- [Data extract]
BEGIN

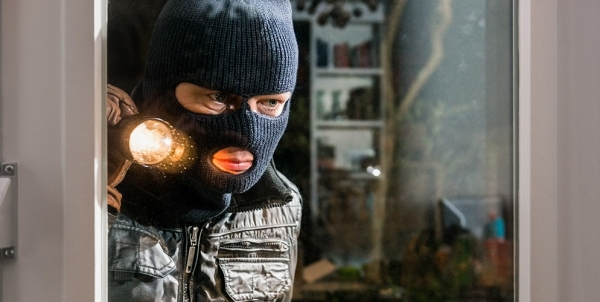 How to Beat the Burglars this Autumn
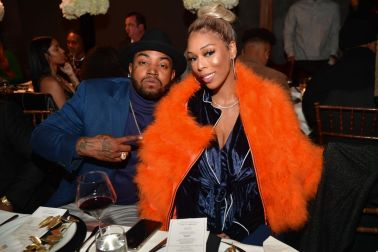 2019 BMI Holiday Event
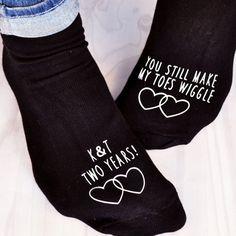 View this pair of Personalised Socks - You Still Make My Toes Wiggle from MyGiftGenie. Personalised Socks, 2nd Anniversary Gifts, Be Still, Sweatpants, Pairs, Gift Ideas, How To Make, Cotton, Stuff To Buy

END

Copy each line above precisely, dropping the pictures.

- [Result]
 How to Beat the Burglars this Autumn
 2019 BMI Holiday Event
 View this pair of Personalised Socks - You Still Make My Toes Wiggle from MyGiftGenie. Personalised Socks, 2nd Anniversary Gifts, Be Still, Sweatpants, Pairs, Gift Ideas, How To Make, Cotton, Stuff To Buy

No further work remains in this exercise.